Chapître 2: 12 années de repos (2ième partie)
Vers 1938 mon frère Pierre entra à l’école. J’en fus tellement jaloux que mes parents m’inscrivirent bientôt à la même école. Comme ma mère, ex-institutrice, m’avait montré à lire, à écrire et à compter et que mon père, quand même diplômé en pédagogie, m’avait donné des notions d’histoire et de géographie, les Sœurs m’acceptèrent en troisième année. Roméo, le benjamin, à compter de ce jour se réfugia sous une table jusqu’à notre retour. Une grippe mit fin à ma vie scolaire jusqu’en 1943. Par précaution, mes parents me retirèrent de l’école…et Roméo cessa de passer ses journées sous la table.
La vie semblait suivre un cours paisible. Pourtant, j’étais trop jeune pour le percevoir, des nuages se profilaient à l’horizon. Mon père écoutait beaucoup, sur les ondes courtes, les discours d’un monsieur toujours enragé, du moins je le voyais comme ça, dans un langage que je ne comprenais pas. Il l’appelait Hitler et papa semblait toujours inquiet après avoir entendu ce monsieur. Un jour, il posa une grande carte géographique au mur et commença à y mettre des punaises de diverses couleurs qu’il déplaçait fréquemment. J’ai compris, depuis, qu’il suivait la marche de la Wehrmacht à travers l’Europe et celle de l’armée italienne à travers la Grèce.
Tout près de nous, d’autres nuages se formaient sans que j’en sois conscient : mes parents s’isolaient de plus en plus dans leur chambre pour discuter. Mon père disparaissait pendant plusieurs jours de suite. J’ai eu connaissance de trois disputes : mon père voulait nous faire écouter la cérémonie de la Pâque orthodoxe diffusée depuis New York,( il était très croyant et allait à la messe catholique faute de mieux) , ma mère voulait que nous écoutions les jumelles Dionne qui chantaient à la radio de Radio-Canada. Ma mère gagna et mon père s’en fut écouté son émission chez une veuve grecque de la ville. Il est revenu quelques jours plus tard.

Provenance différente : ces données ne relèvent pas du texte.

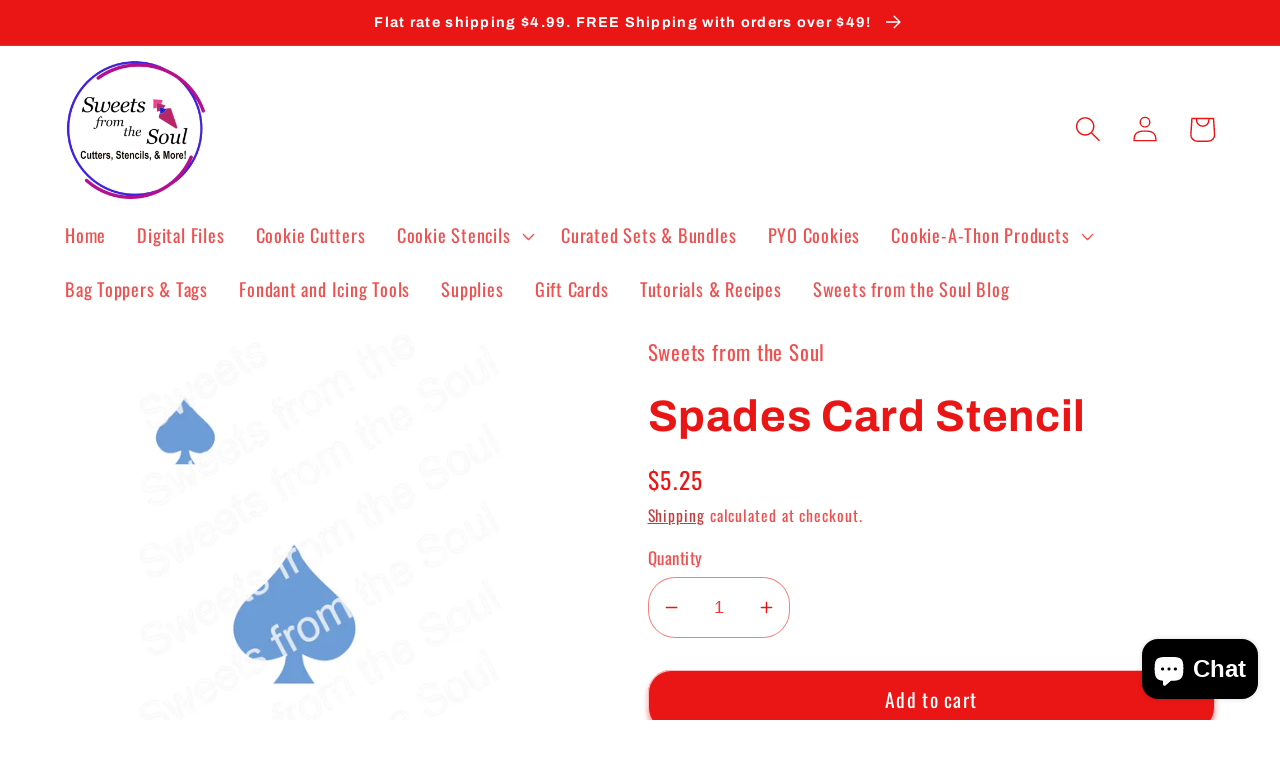

--- FILE ---
content_type: text/css
request_url: https://sweetsfromthesoul.com/cdn/shop/t/13/assets/component-rte.css?v=69919436638515329781663787558
body_size: -242
content:
.rte:after{clear:both;content:"";display:block}.rte>p:first-child{margin-top:0}.rte>p:last-child{margin-bottom:0}.rte table{table-layout:fixed}@media screen and (min-width: 750px){.rte table td{padding-left:1.2rem;padding-right:1.2rem}}.rte img{height:auto;max-width:100%;border:var(--media-border-width) solid rgba(var(--color-foreground),var(--media-border-opacity));border-radius:var(--media-radius);box-shadow:var(--media-shadow-horizontal-offset) var(--media-shadow-vertical-offset) var(--media-shadow-blur-radius) rgba(var(--color-shadow),var(--media-shadow-opacity));margin-bottom:var(--media-shadow-vertical-offset)}.rte ul{padding-left:2rem}.rte li{list-style:inherit}.rte li:last-child{margin-bottom:0}.rte a{color:rgba(var(--color-link),var(--alpha-link));text-underline-offset:.3rem;text-decoration-thickness:.1rem;transition:text-decoration-thickness var(--duration-short) ease}.rte a:hover{color:rgb(var(--color-link));text-decoration-thickness:.2rem}.rte blockquote{display:inline-flex}.rte blockquote>*{margin:-.5rem 0}
/*# sourceMappingURL=/cdn/shop/t/13/assets/component-rte.css.map?v=69919436638515329781663787558 */
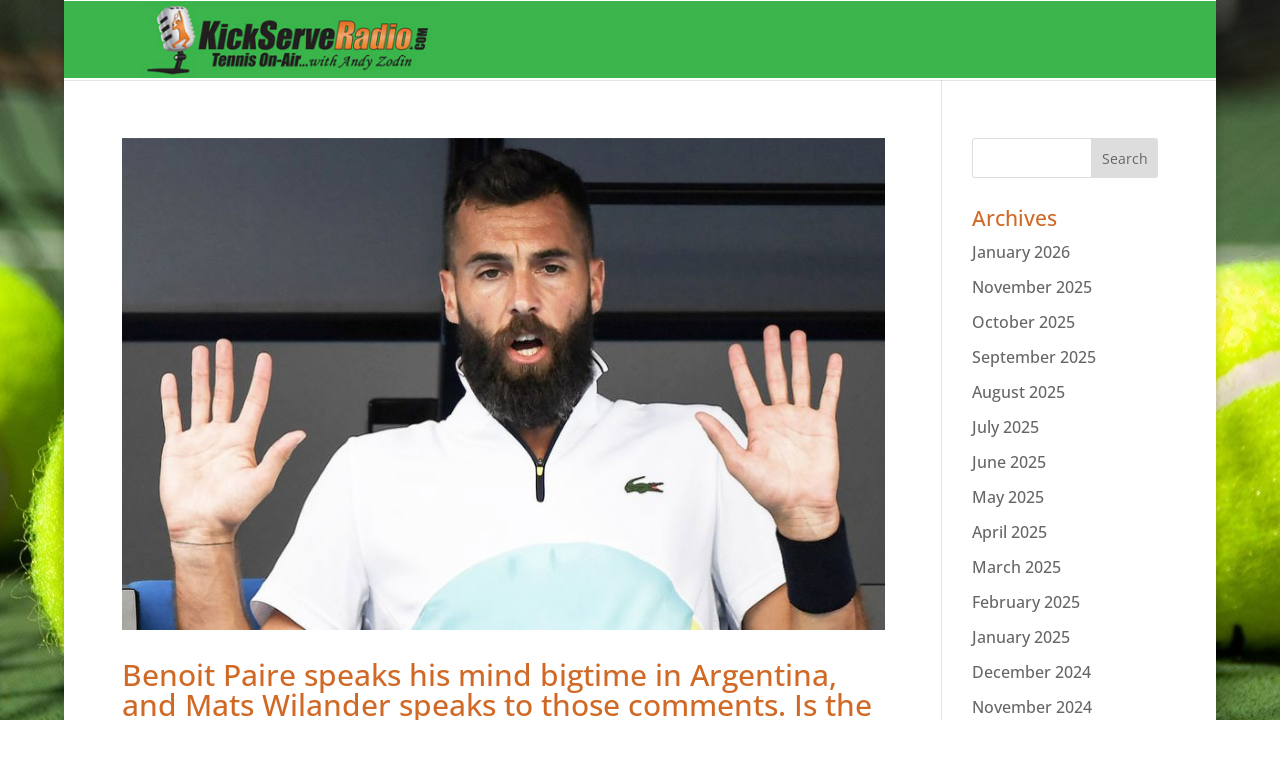

--- FILE ---
content_type: text/css
request_url: https://kickserveradio.com/wp-content/themes/Divi-child/style.css?ver=4.27.5
body_size: -337
content:
/*
Theme Name: Divi Child
Template: Divi
Author: Child Theme Configurator
Version: 1.0.1447713175
Updated: 2015-11-16 15:32:55
*/

@charset "UTF-8";



--- FILE ---
content_type: text/plain
request_url: https://www.google-analytics.com/j/collect?v=1&_v=j102&a=2070612191&t=pageview&_s=1&dl=https%3A%2F%2Fkickserveradio.com%2F2021%2F03%2F&ul=en-us%40posix&dt=Archives%20%7C%20KickServeRadio&sr=1280x720&vp=1280x720&_u=IEBAAEABAAAAACAAI~&jid=549293391&gjid=1243830307&cid=1612548943.1769302559&tid=UA-71744417-1&_gid=1957527126.1769302559&_r=1&_slc=1&z=2119985264
body_size: -451
content:
2,cG-BL2BKNFNMY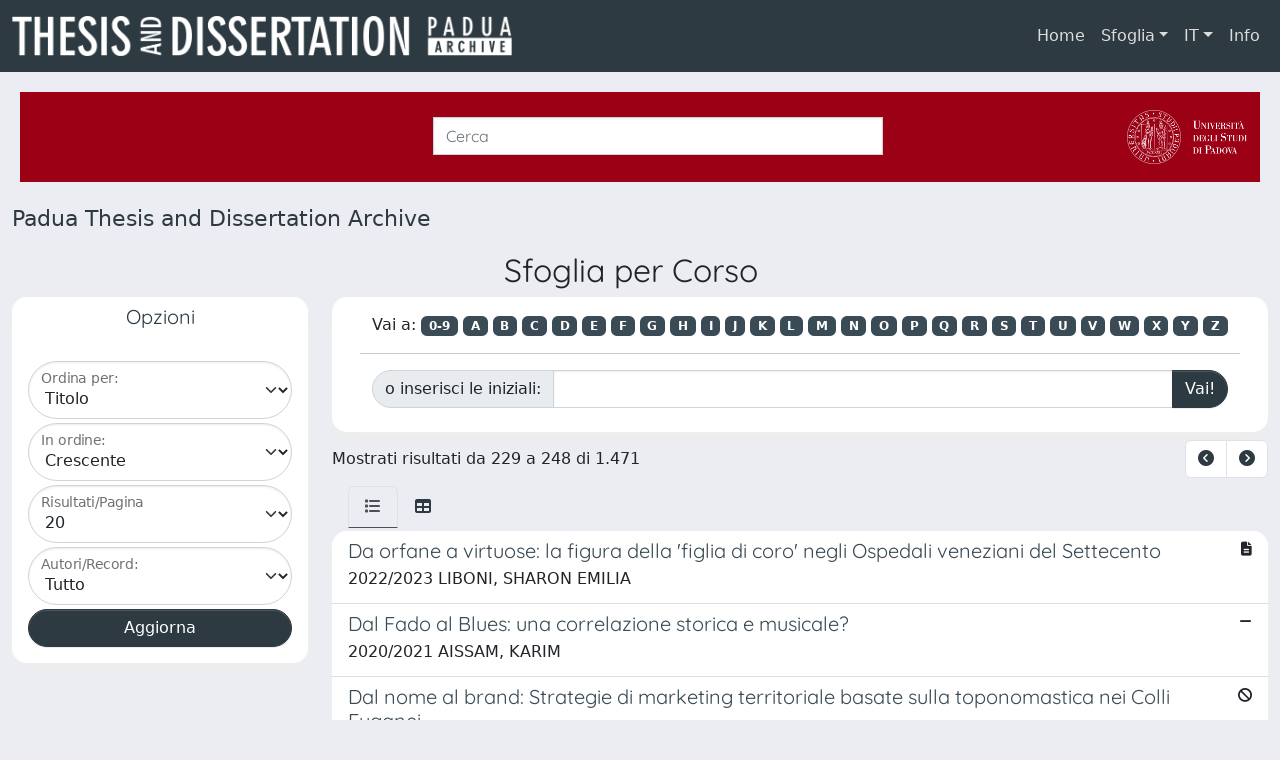

--- FILE ---
content_type: text/css
request_url: https://thesis.unipd.it/sr/local.css
body_size: 1516
content:
#customerLogoLink {display:none;}

.layout-top .navbar-brand:first-of-type {
    border-right: none;
}

.page-item.disabled .page-link {font-weight: 1000;}
.list-group-item-secondary.list-group-item-action.active {background-color:#9b0014 !important; border-color:#9b0014 !important; }
.site-header {background: #9b0014 !important; margin: 20px 20px 20px 20px; width: auto !important; height: 90px; padding: 10px;}
.page-title {color: white}
.site-header form {margin-top: 15px !important;}
.site-header input {border-radius:0rem; margin}

.boxico ul{

width: 100%;
text-align: center;
margin: 0;
padding: 0;

}

.boxico li {

min-width: 15%;
margin: 5px 25px;
position: relative;
display: inline-block;
text-align: center;

}


#headerText {float: none !important;}
/*
#headerText h3 {width: 100%; margin: 0 33%;}
#headerText h3 input {width: 33%;}
*/
#headerText h3 input {max-width: 450px; margin-left: 33%;}
@media (max-width: 1090px) {
#headerText h3 input {max-width: 380px; margin-left: 33%;}
}
.breadcrumb-item {font-size: 140% !important;}

#facets h3 {font-size: 115%;}

@media (max-width: 992px) {
.navbar-search-top {display: block !important;}
.page-header h3 {display: none !important;}
}
@media (min-width: 993px) {
.navbar-search-top {display: none !important;}
.page-header h3 {display: block !important;}
}
@media (max-width: 620px) {
#clientLogoImg {width: 300px;}
}

.card-header-line {
	background: #9b0014;
}

img#uiLogoImg {
	max-width: 100%;
}

#headerLogoLeft {margin-top: -10px !important;}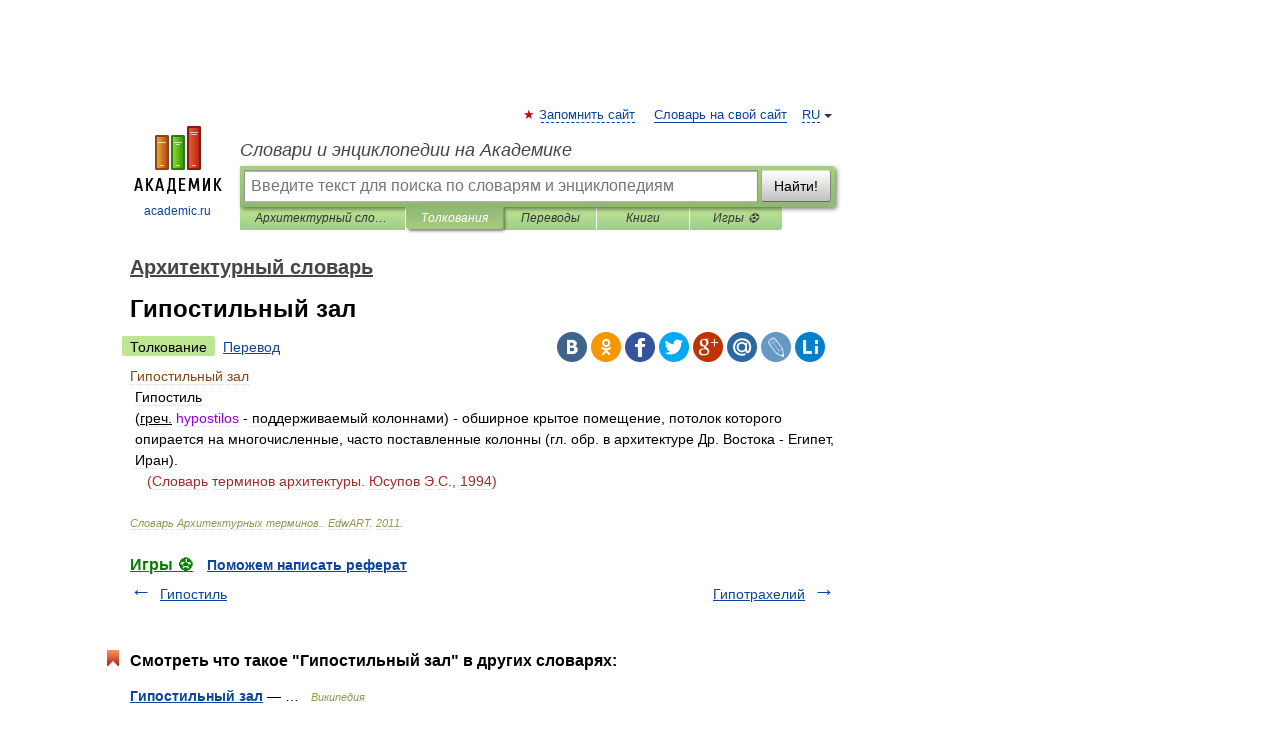

--- FILE ---
content_type: application/javascript; charset=utf-8
request_url: https://fundingchoicesmessages.google.com/f/AGSKWxU0cBg6WFs8cB8P4k2V18lQwbnegn7JQdibg0oFShNjArxqp00aRfeoi_YHDmSMd7p0iVHGEdwiOKo5pAxIvTg_gnlk4ghfnHxeBgiA9-ImbMmjhc9qLDMGWcazF0c_aVy01i44NWCKfkjsfQgQd89LyEcIs_R1bvroIIwo3gu1R9IZjTC0bT1IZDZd/_/right_ad./adskyscraper./ad-renderer./chorus_ads./pop?tid=
body_size: -1285
content:
window['7862114d-f06c-4341-9c22-3b6fbe3f2b6c'] = true;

La deuxième dispute, je le comprends maintenant, porta sur une question tout aussi profonde : mon père, officier de réserve dans l’armée grecque, voulait retourner là-bas pour se mettre au service du pays auquel il n’avait jamais renoncé. Ma mère s’y opposa fortement et menaça même de le faire arrêter s’il tentait de mettre son projet à exécution. Il resta…mais quelque chose avait changé, il n’était plus le même et lui et maman ne se parlaient presque plus sauf nécessité.
Enfin, troisième accrochage majeur, ma mère refusa que mon père m’apprenne le grec sous prétexte que je devais me concentrer sur l’apprentissage du français et de l’anglais. J’avais alors 6 ou 7 ans l’âge auquel le père grec prend charge de l’éducation de ses garçons. Rétrospectivement, ce fut, je crois, le plus grave et le plus déterminant dans le long processus de rupture entre mes parents et entre lui et nous les enfants car il cessa de s’intéresser à nous.
Mon père partait tôt le matin pour son restaurant et revenait très tard le soir. Mas mère voyait ses amies qui n.étaient pas de la région, la bonne s’occupait de nous et je me réfugiais souvent chez Mme Jobin que j’avais baptisée « Grand-maman II ». Je m’ennuyais beaucoup de ma grand-mère maternelle que J’adorais et que je ne voyais pas souvent car elle vivait à Montréal. Mme Jobin avait toutes ses qualités, faisait d’aussi bons gâteaux et tartes et me recevait toujours à bras ouverts. Eva Jobin fut mon lien avec Chicoutimi et mon iniatrice à la façon de vivre de la région car mon père vivait pour son restaurant et se mêlait peu à la population et ma mère, pas du tout. Nous avions connu cette famille car les deux filles, Yvette et Mariette, nous gardaient et travaillaient, à l’occasion, comme bonne chez-nous. Je les aimais bien.